Et maintenant, elle se mettait à me gueuler dessus en me parlant de sa petite sœur victime d’une leucémie. Je lui rendis un regard profondément dubitatif. Elle en parlait bien trop ouvertement au premier venu pour que ce soit vrai. C’était certainement un mensonge, fabriqué de toutes pièces pour qu’on tombe dans ses filets. « Tu joues bien les victimes, mais t’en fais vraiment trop. » Et qu’est-ce qu’elle attendait de moi au juste ? Que je lui rende son sac et tout son contenu ? Probablement. Elle aurait eu un peu de bon sens, elle se serait enfuie le plus vite possible sans demander son reste plutôt que d’espérer que je la prenne en pitié. Il y avait peut-être vraiment de la drogue dans ce sac, alors. Ça justifierait qu’elle y tienne autant en tentant le tout pour le tout.

« Te faire sucer, c’est faire ce que tu peux ? Arrête ton délire… je suis certain que tu les fais même pas payer. Et tu finiras morte au fond du caniveau à force. Tu seras ni la première, ni la dernière. » Je ne pouvais pas la raisonner. Elle était probablement déjà perdue. J’en connaissais assez peu qui finissaient par arrêter de s’offrir aux vampires pour retrouver une vie… bien souvent, une de ces sangsues trop gourmandes finissait par abréger leur triste existence. Et, avec un peu de chance, le responsable ne se montrait pas suffisamment discret, ce qui permettait aux Shepherds de le retrouver pour lui régler son compte.

Je la détaillai longuement en cherchant à retenir son visage. Peut-être que ce serait le prochain cadavre que je verrais… ou alors, je pourrais tenter de la suivre à l’occasion, pour mettre la main sur ce vampire. Elle était si persuadée de n’avoir aucune issue pour s’en sortir que je finis par lâcher sans détour : « Tu me donnes l’identité de ce vampire et je le bute pour toi. Ou j’essaie. Dans les deux cas, un connard de moins sera sur cette planète. » Deal.

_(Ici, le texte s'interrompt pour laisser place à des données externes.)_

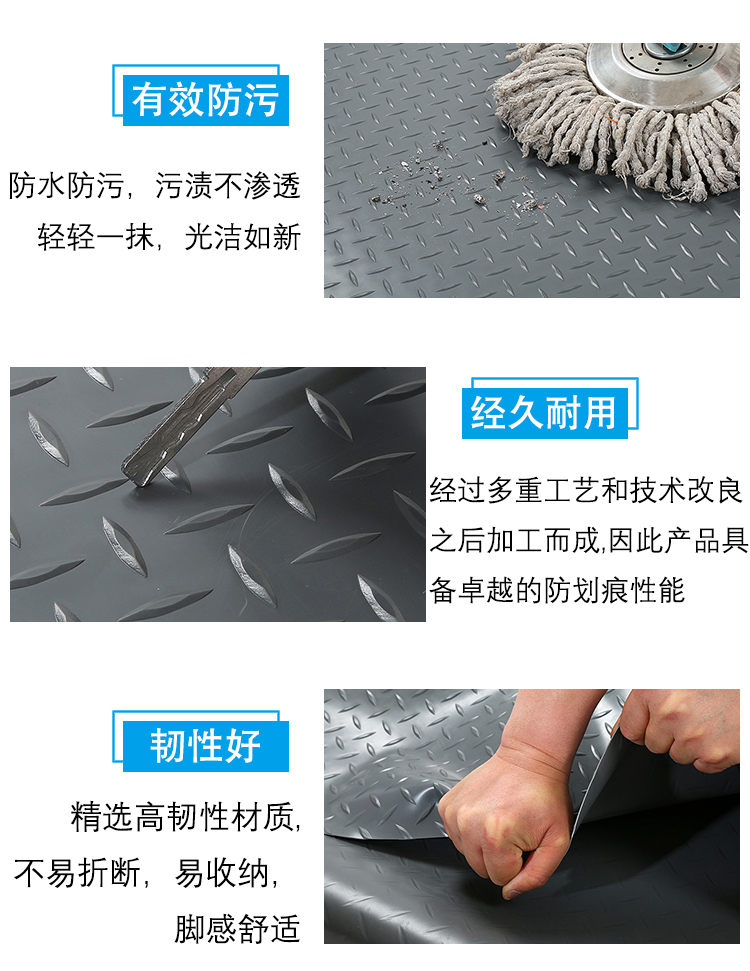 有效防污

防水防污，污渍不渗透
轻轻一抹，光洁如新

经久耐用

经过多重工艺和技术改良之后加工而成,因此产品具备卓越的防划痕性能

韧性好

精选高韧性材质,
不易折断，易收纳,
脚感舒适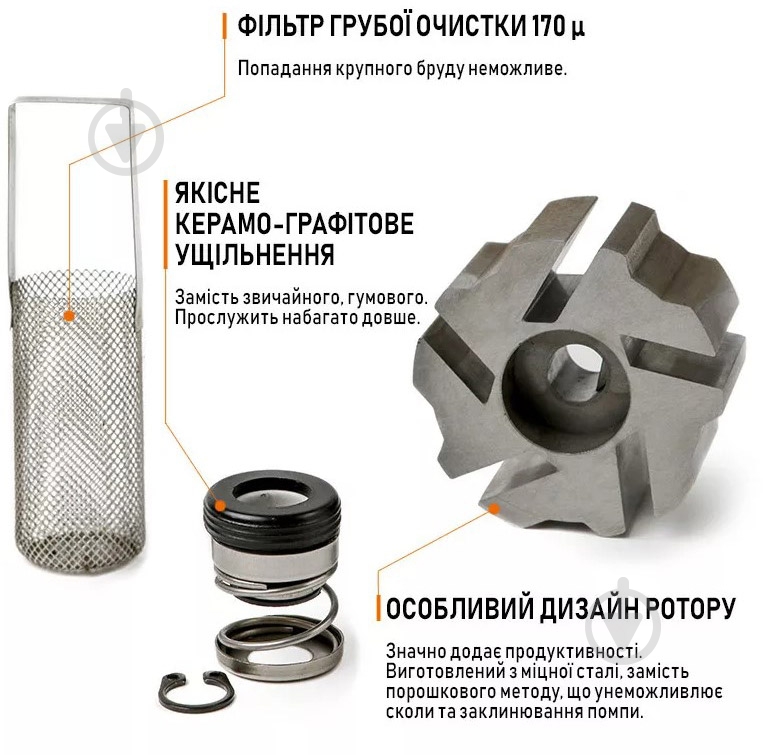 ФІЛЬТР ГРУБОЇ ОЧИСТКИ 170 µ

Попадання крупного бруду неможливе.

ЯКІСНЕ КЕРАМО-ГРАФІТОВЕ УЩІЛЬНЕННЯ

Замість звичайного, гумового. Прослужить набагато довше.

ОСОБЛИВИЙ ДИЗАЙН РОТОРУ

Значно додає продуктивності. Виготовлений з міцної сталі, замість порошкового методу, що унеможливлює сколи та заклинювання помпи.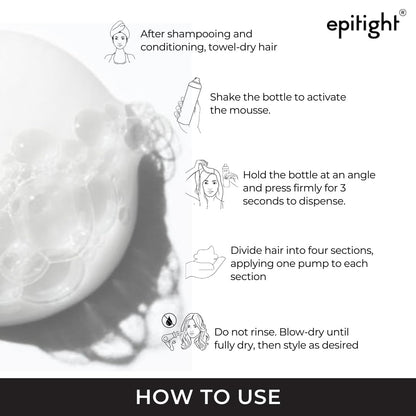 epitight®

After shampooing and conditioning, towel-dry hair

Shake the bottle to activate the mousse.

Hold the bottle at an angle and press firmly for 3 seconds to dispense.

Divide hair into four sections, applying one pump to each section

Do not rinse. Blow-dry until fully dry, then style as desired

HOW TO USE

Ça aurait pu être si simple, si la Bête ne s’en était pas soudainement mêlée. J’avais l’impression que ma peau me brûlait. Mes pensées se faisaient déjà plus floues. Je n’arrivais pas à lâcher des yeux la gamine, maintenant qu’elle s’était mise à fuir. L’animal en moi avait subitement des envies de sang et de mort… ses instincts prédateurs l’incitaient à la prendre en chasse. « Stop… STOP ! » Je refusais de me réveiller encore d’une longue léthargie, avec le goût sanguinolant de la chair fraîche sur mes dents. Ce n’était qu’une paumée, mais elle ne méritait pas de mourir. J’étouffai cette colère qui menaçait de me déchirer littéralement en deux. Je fermais les yeux avec force et tentais de me faire violence. Je pris de longues inspirations, les mains refermées sur des mèches brunes.

Je n’avais aucune idée du temps que je passais dans cette ruelle obscure, recroquevillé sur moi-même, à attendre que la nausée passe, mais personne ne vint me trouver. A leurs yeux, je devais simplement être un ivrogne qui décuvait, rien de plus. La vérité était toute autre. Mais la Bête avait perdu du terrain, ce soir-là. Et c’était une première victoire pour moi, et pas des moindres.